§ **Page text**:
============================================================
3 Game-Changing Reasons to Stop Hitting the Snooze Button, Based on This Survey
As if you needed any more convincing to kick this morning habit.
Let’s be very clear from the get-go: If you like to hit the snooze button every nine minutes for two hours before finally getting out of bed every morning, that’s 100 percent your call. Wake up how you need to wake up, you know? On the other hand, if you tend to hit snooze to catch a few extra Zs, but still end up feeling exhausted, sluggish, and unproductive each day, your morning wake-up habit might be to blame.
There's definitely something to be said for getting out of bed after hearing your morning alarm the first time. Many sleep experts agree that those extra minutes of sleep between alarms isn’t all that restful or restorative. According to Reena Mehra, M.D., M.S., the director of Sleep Disorders Research at the Cleveland Clinic, “much of the latter part of our sleep cycle [consists] of REM sleep, or dream sleep, which is a restorative sleep state. And so, if you’re hitting the snooze button, then you’re disrupting that REM sleep.”
A recent survey by The Sleep Judge further corroborates the case to kick a lingering snooze button habit. After polling more than 1,000 working adults, findings showed that participants who didn’t hit snooze (571 total) were more prepared for daily responsibilities, stressed out less frequently, felt more financially secure, and earned higher salaries when compared to people who did slap the snooze button either one to two times, or three or more times. These survey results can't show a causal relationship between not hitting the snooze button and having a fabulous and fulfilled life. But they do present a very intriguing—and certainly not surprising—correlation.
Sixty-eight percent of people who don’t snooze during the work week feel “very prepared for the work day,” compared to those who snooze one or two times (55 percent) and those who snooze three times or more (45 percent).
Non-snoozers also tend to stress less at work, or at least have an easier time coping with professional stress, than their snooze-hitting counterparts. Nearly 34 percent of respondents who do press snooze three-plus times said they stress often at work. Meanwhile, only 26 percent of non-snoozers and 26 percent of snoozers do so once or twice said they stress often at work. Non-snoozers were also the least likely to perceive their life as stressful overall.
Whether or not you employ the snooze button could potentially be indirectly impacting much you’re earning and saving. Case in point: Nearly 50 percent of those who don’t hit snooze, 36 percent of once-or-twice snoozers, and only 18 percent of three-time snoozers feel financially secure. What’s more, non-snoozers were more likely than snoozers to earn a yearly salary of at least $75,000; on the other hand, respondents who reported an annual salary between $35,000 and $49,999 were the most likely earnings category to hit snooze during the work week.
============================================================
§ **Exercise requirements**:
A - From the snooze-button article, list every advantage that survey participants who didn't hit snooze showed over those who did.
B - According to the snooze-button article, how many survey participants didn't hit snooze?
C - Quote the snooze-button article, beginning at the words "3 Game-Changing Reasons" and ending after the words "be to blame.".
The data that follows comes from a different source than the snooze-button article.

§ **The data**:
============================================================
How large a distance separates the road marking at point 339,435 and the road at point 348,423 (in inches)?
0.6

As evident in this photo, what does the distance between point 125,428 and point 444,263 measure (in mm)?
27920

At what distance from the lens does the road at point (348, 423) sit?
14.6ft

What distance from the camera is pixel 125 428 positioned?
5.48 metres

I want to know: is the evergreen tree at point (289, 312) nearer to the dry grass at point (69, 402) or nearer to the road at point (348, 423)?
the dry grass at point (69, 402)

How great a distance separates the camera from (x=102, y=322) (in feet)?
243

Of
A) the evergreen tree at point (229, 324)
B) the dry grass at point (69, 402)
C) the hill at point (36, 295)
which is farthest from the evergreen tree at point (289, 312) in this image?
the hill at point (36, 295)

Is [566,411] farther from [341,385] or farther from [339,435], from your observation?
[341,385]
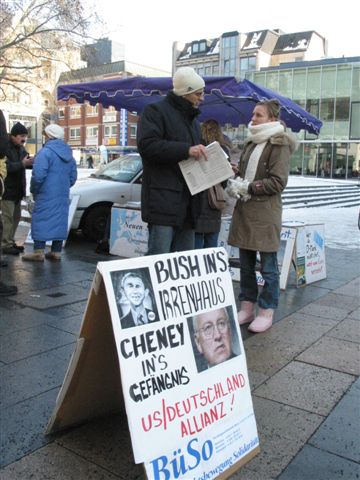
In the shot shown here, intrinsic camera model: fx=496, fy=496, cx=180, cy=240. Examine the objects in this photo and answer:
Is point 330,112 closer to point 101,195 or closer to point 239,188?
point 101,195

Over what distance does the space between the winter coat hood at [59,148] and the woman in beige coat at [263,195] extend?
10.4 ft

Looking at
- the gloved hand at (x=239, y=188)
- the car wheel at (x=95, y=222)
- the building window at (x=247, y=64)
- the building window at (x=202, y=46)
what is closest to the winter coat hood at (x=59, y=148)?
the car wheel at (x=95, y=222)

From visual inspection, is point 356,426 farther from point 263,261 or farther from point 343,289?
point 343,289

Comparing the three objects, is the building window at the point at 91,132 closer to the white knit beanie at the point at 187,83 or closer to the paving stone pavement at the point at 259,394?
the paving stone pavement at the point at 259,394

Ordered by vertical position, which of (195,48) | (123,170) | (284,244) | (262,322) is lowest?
(262,322)

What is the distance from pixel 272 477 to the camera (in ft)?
7.62

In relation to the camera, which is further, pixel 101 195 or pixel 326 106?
pixel 326 106

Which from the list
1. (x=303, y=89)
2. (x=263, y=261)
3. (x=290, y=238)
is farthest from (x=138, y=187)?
(x=303, y=89)

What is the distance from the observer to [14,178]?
697cm

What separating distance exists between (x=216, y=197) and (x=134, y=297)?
3.27 meters

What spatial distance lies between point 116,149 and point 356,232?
188 feet

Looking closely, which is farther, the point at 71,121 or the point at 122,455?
the point at 71,121

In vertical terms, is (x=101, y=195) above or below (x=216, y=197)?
below

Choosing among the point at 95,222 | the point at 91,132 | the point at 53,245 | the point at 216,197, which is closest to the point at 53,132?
the point at 53,245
============================================================
§ **Task-by-task results**:
A -
- They were more prepared for daily responsibilities.
- They were stressed out less frequently.
- They felt more financially secure.
- They earned higher salaries.

B - 571 participants.

C -
3 Game-Changing Reasons to Stop Hitting the Snooze Button, Based on This Survey
As if you needed any more convincing to kick this morning habit.
Let’s be very clear from the get-go: If you like to hit the snooze button every nine minutes for two hours before finally getting out of bed every morning, that’s 100 percent your call. Wake up how you need to wake up, you know? On the other hand, if you tend to hit snooze to catch a few extra Zs, but still end up feeling exhausted, sluggish, and unproductive each day, your morning wake-up habit might be to blame.